> [Given exercise] Look for the line with "As shown in the" in the entries below, then extract that line and all lines after it exactly, with pictures left out.

> [Spatial relationship records]
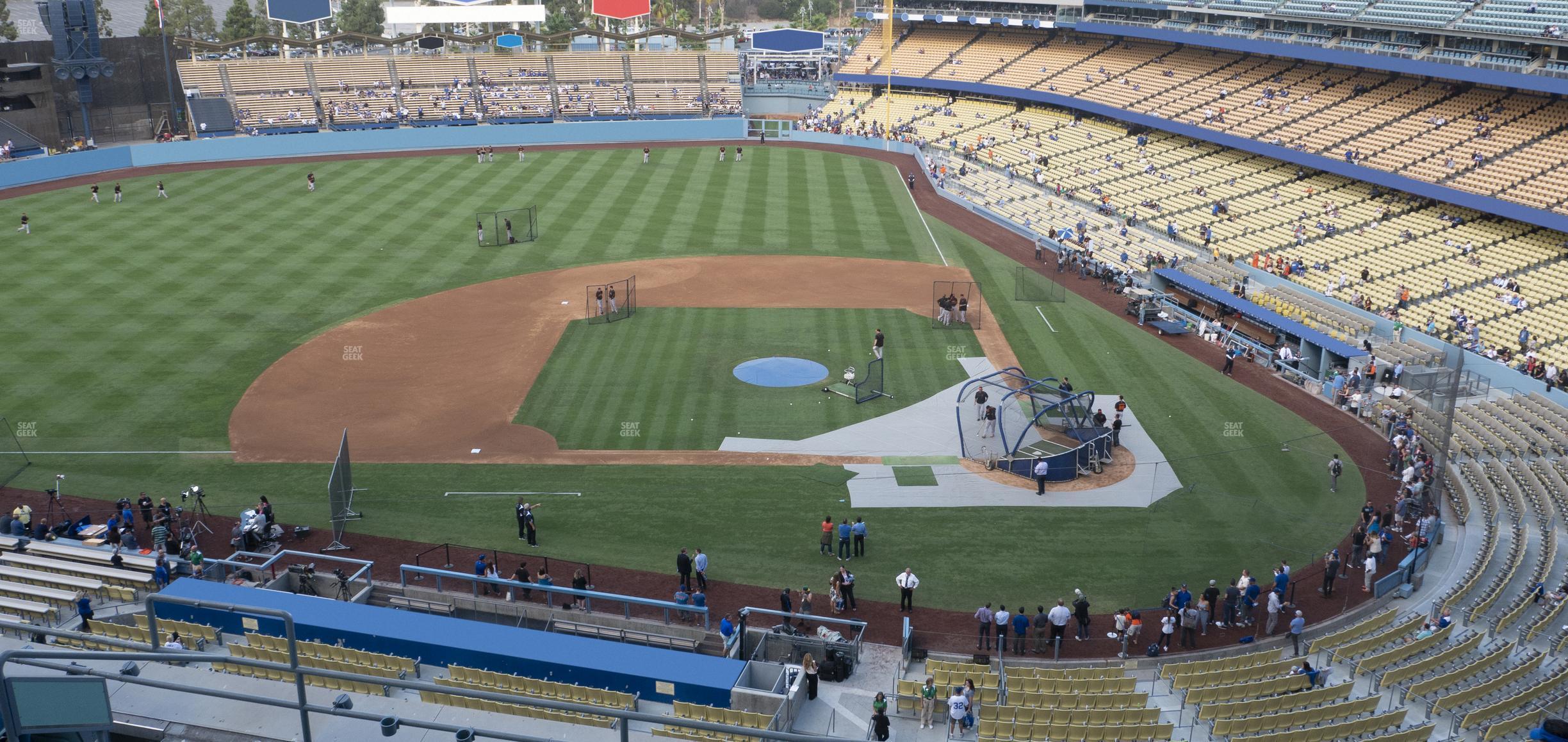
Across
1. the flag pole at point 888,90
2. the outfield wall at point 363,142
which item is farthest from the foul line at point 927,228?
the outfield wall at point 363,142

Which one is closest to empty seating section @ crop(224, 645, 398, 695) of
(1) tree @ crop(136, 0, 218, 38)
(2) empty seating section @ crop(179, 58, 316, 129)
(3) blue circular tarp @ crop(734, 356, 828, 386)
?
(3) blue circular tarp @ crop(734, 356, 828, 386)

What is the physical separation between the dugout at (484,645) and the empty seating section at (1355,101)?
123 feet

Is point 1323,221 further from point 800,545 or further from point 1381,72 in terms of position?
point 800,545

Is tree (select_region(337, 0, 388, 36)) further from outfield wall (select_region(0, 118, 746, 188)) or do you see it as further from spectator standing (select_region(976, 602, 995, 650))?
spectator standing (select_region(976, 602, 995, 650))

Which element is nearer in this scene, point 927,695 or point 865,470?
point 927,695

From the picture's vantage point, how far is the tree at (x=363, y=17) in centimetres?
10788

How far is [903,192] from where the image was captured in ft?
209

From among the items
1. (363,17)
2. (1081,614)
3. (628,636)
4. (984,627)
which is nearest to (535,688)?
(628,636)

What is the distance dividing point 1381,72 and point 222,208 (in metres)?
56.8

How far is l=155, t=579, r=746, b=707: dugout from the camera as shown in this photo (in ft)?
63.8

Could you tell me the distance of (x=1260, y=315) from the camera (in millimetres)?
41594

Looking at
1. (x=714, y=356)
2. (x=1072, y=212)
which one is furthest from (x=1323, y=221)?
(x=714, y=356)

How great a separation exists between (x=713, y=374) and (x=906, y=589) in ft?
47.9

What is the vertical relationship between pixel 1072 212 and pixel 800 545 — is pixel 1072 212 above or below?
above
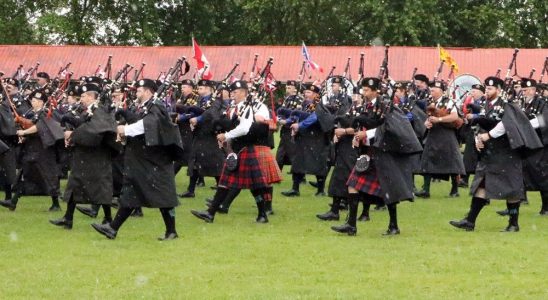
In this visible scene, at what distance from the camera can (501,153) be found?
12.0 meters

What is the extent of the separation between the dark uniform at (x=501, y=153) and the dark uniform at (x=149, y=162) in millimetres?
3204

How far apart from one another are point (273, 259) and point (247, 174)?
2.77 meters

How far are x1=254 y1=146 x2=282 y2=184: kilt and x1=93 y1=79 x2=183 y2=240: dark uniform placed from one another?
1744 mm

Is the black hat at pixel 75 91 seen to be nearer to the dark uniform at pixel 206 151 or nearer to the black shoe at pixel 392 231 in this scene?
the dark uniform at pixel 206 151

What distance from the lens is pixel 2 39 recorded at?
48531mm

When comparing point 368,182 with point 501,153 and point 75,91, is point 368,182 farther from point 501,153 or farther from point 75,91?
point 75,91

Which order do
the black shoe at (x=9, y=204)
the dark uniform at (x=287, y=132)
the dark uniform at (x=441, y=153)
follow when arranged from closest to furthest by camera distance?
the black shoe at (x=9, y=204), the dark uniform at (x=441, y=153), the dark uniform at (x=287, y=132)

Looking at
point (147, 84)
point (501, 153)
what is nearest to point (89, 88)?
point (147, 84)

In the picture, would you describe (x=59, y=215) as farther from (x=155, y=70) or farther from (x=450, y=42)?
(x=450, y=42)

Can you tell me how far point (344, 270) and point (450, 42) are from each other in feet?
126

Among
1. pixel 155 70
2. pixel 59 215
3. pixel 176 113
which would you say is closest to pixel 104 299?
pixel 59 215

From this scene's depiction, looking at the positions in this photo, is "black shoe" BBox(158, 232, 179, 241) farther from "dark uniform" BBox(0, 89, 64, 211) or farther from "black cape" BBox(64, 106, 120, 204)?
"dark uniform" BBox(0, 89, 64, 211)

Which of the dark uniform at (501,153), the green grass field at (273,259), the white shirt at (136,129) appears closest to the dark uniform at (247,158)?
the green grass field at (273,259)

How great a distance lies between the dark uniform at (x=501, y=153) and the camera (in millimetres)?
11906
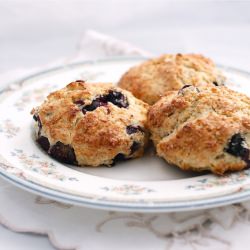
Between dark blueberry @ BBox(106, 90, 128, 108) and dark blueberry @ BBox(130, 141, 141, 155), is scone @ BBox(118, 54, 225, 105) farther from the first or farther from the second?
dark blueberry @ BBox(130, 141, 141, 155)

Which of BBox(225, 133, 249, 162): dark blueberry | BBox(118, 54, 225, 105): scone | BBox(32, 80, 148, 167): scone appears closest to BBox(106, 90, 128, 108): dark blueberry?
BBox(32, 80, 148, 167): scone

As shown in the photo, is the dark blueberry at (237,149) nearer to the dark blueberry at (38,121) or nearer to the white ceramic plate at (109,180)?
the white ceramic plate at (109,180)

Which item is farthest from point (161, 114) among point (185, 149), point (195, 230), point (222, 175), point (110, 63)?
point (110, 63)

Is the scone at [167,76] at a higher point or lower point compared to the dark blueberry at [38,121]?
higher

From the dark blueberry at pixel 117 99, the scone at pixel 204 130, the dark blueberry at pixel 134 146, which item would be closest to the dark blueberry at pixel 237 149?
the scone at pixel 204 130

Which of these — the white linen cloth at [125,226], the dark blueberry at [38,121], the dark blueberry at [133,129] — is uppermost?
the dark blueberry at [133,129]

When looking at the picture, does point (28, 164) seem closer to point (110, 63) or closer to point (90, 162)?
point (90, 162)
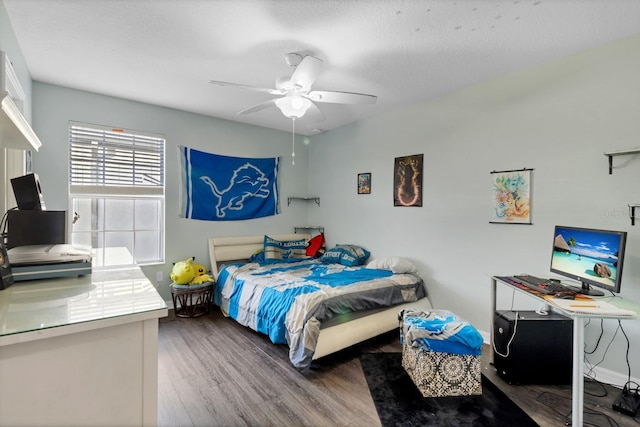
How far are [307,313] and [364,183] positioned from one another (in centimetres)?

> [Correct result]
As shown in the photo, is the dark blueberry at (237,149) nearer to the dark blueberry at (38,121) or nearer to the white ceramic plate at (109,180)?
the white ceramic plate at (109,180)

Which item is farthest from point (161, 114) among point (185, 149), point (195, 230), point (222, 175), point (110, 63)?
point (110, 63)

Is the scone at [167,76] at a higher point or lower point compared to the dark blueberry at [38,121]?
higher

From the dark blueberry at pixel 117 99, the scone at pixel 204 130, the dark blueberry at pixel 134 146, which item would be closest to the dark blueberry at pixel 237 149?
the scone at pixel 204 130

Which of these — the white linen cloth at [125,226], the dark blueberry at [38,121], the dark blueberry at [133,129] — is uppermost?
the dark blueberry at [133,129]

When looking at the picture, does point (28, 164) seem closer to point (110, 63) or closer to point (90, 162)?
point (90, 162)
How far are [307,313] and [364,183] positioned from one another (in centimetres)?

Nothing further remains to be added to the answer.